Washington, Aug 13 (Inditop.com) US economists are generally agreed that America’s worst economic downturn since the Great Depression is over, but an average American is unlikely to feel things are significantly better anytime soon.
The Wall Street Journal’s survey of top economists, published Wednesday, found that 57 percent believe the recession is already over, while another 23 percent believe that the economy will turn in the next month or two.
Most economists now expect growth in the gross domestic product, the broad measure of the nation’s economic activity, of about three percent or more in the period of July through September.
But the National Bureau of Economic Research (NBER), the body of economists charged with officially setting the start and the end of each recession, won’t pronounce a start of the recovery until next year at the earliest, CNNMoney.com said.
Its statement that the 2001 recession ended in November of that year didn’t come until 18 months later, it noted.

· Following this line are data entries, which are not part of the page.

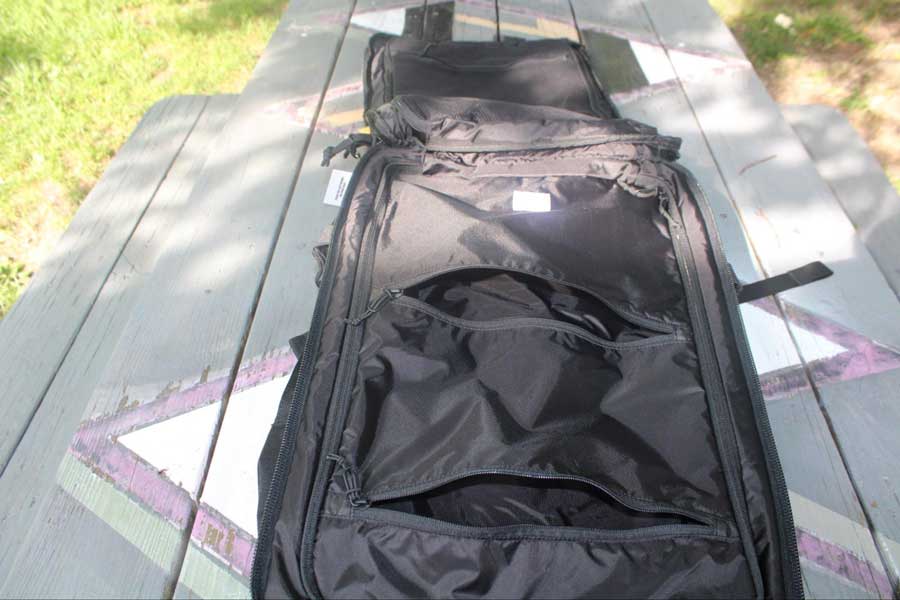 View of small pockets of the Topo Designs Travel Bag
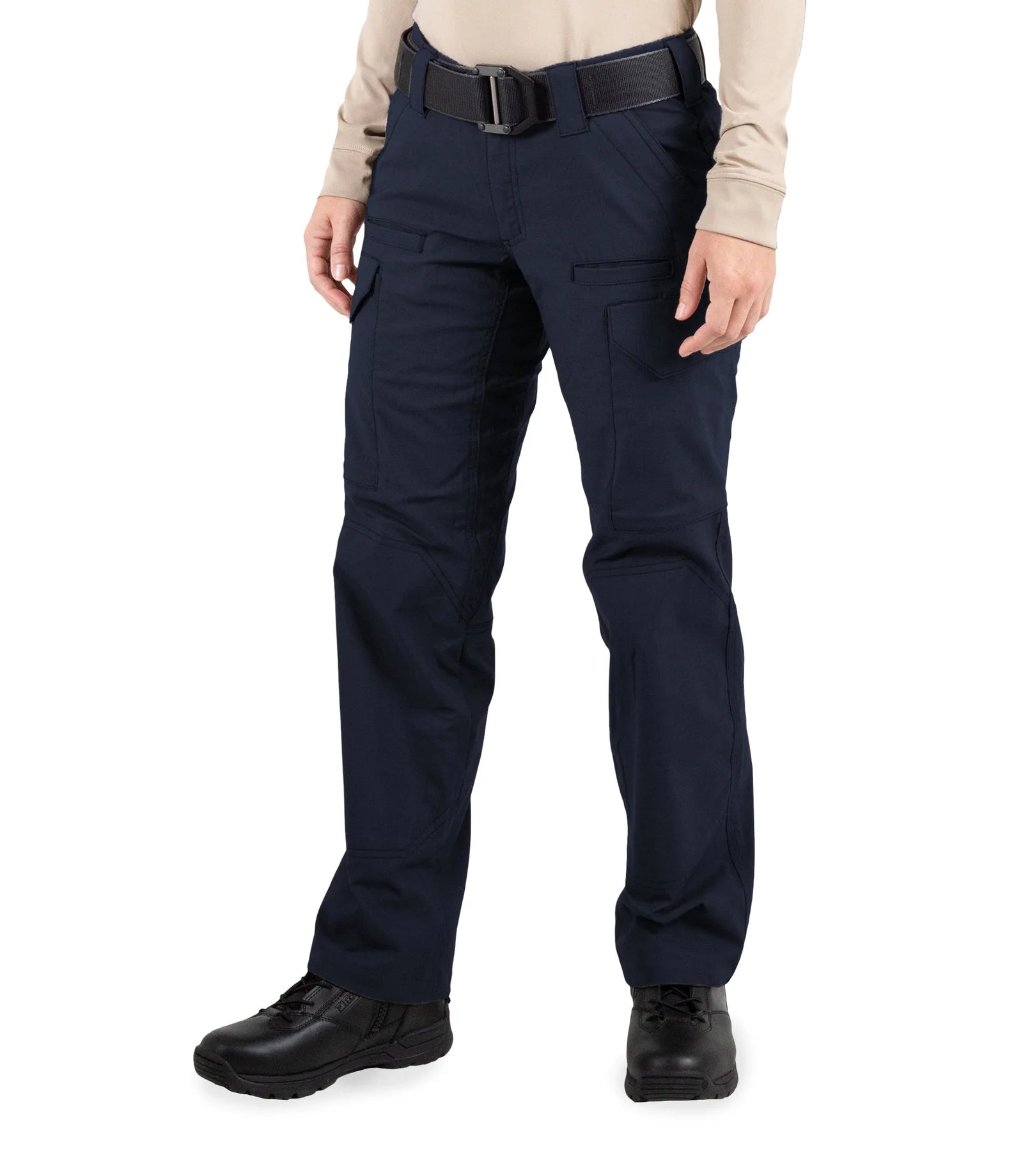 Navy blue tactical pants worn by a person on a white background
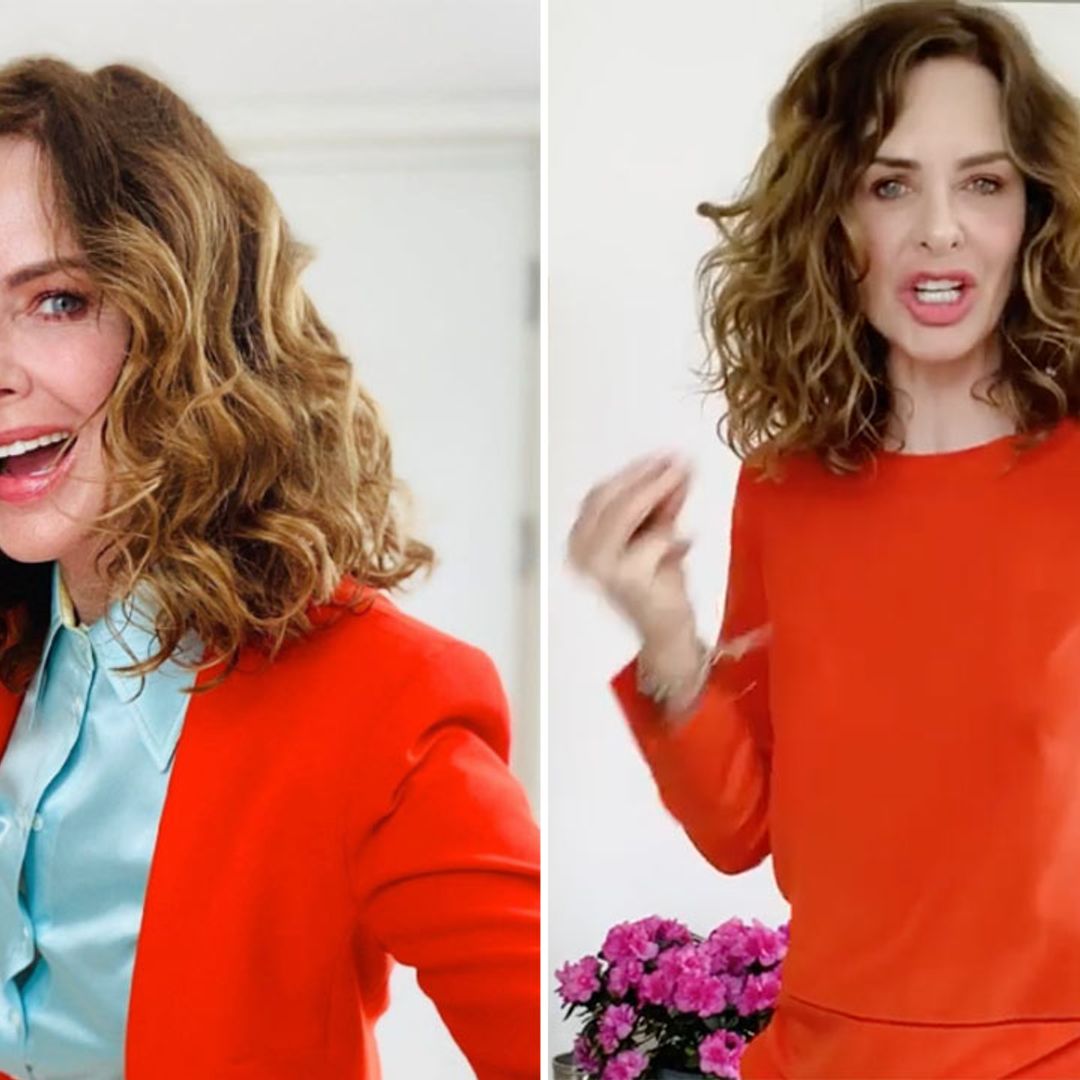 Trinny Woodall teams her Victoria Beckham trousers with a Zara blazer and she looks incredible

Its pronouncement that the current recession had started in December 2007 didn’t come until 12 months after the start. So by the time the NBER says anything about a recovery, it will already be well established.

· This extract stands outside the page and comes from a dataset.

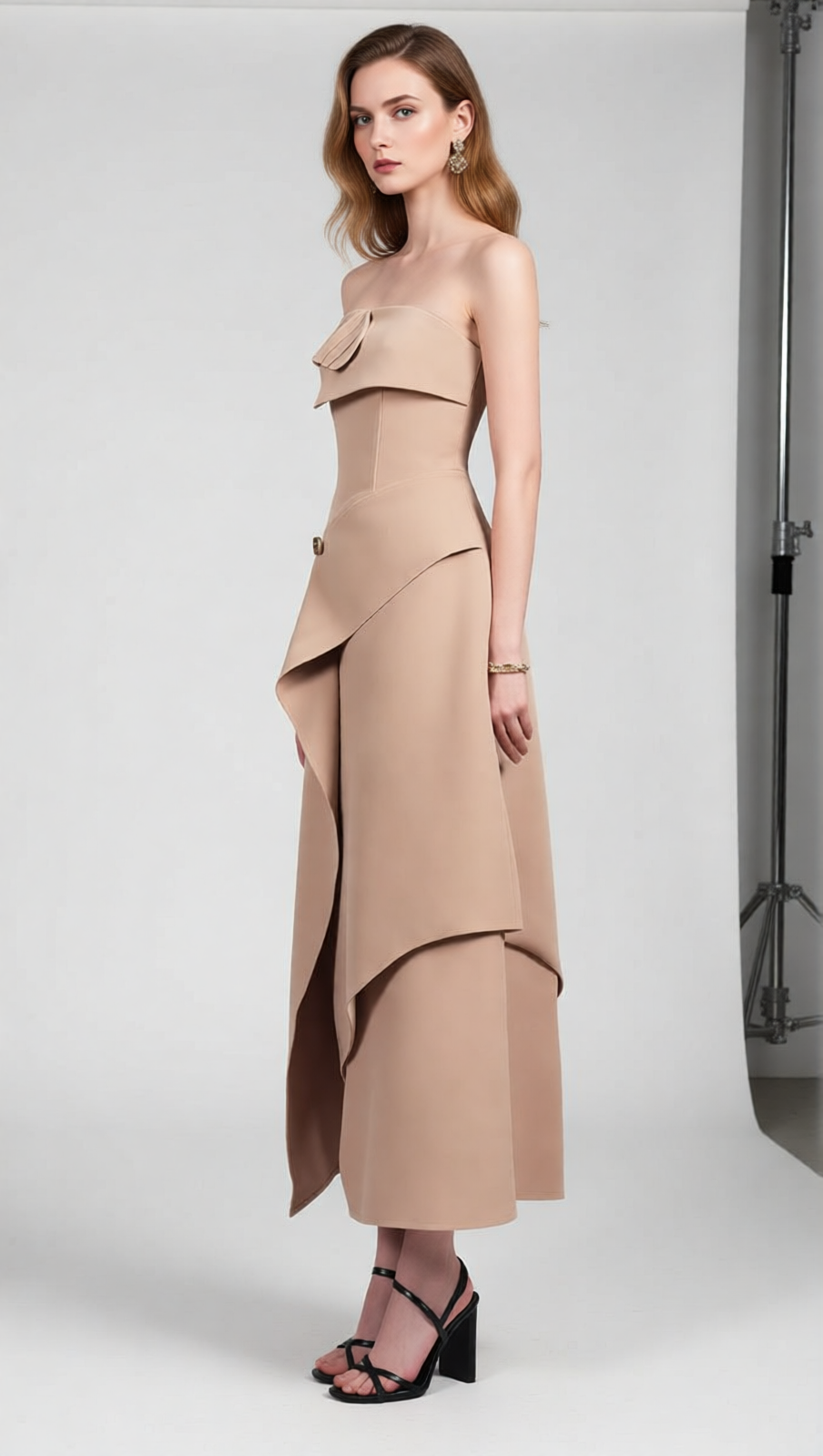 Jasmin Strapless Midi Dress: Chic Asymmetric Design for Modern Elegance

The closest to an official pronouncement of the end of the recession came in the statement from the Federal Reserve Wednesday that it sees the economy as “levelling out” following its long decline.
But the Fed still cautioned that economic activity would remain weak in the near term. However, Lakshman Achuthan, managing director of the Economic Cycle Research Institute, which forecast in April the recession would end this summer, believes there is now a growing consensus about that turnaround.
“But if you’ve waited until today to consider the idea that the recession is ending this summer, you’re already behind the curve,” he was quoted as saying by CNNMoney.com.
Achuthan said it is very difficult to forecast a turn in the economy in real time, and that to try to make the distinction now between whether the economy turned higher in June or July is “a false sense of precision”.
Economists say that the other reason that the start of the recovery is not a cause for celebration is it’s not yet clear how strong this recovery will be.
And even some of the economists who believe the recovery has already started say this one will be more painful than a lot of recoveries in the past.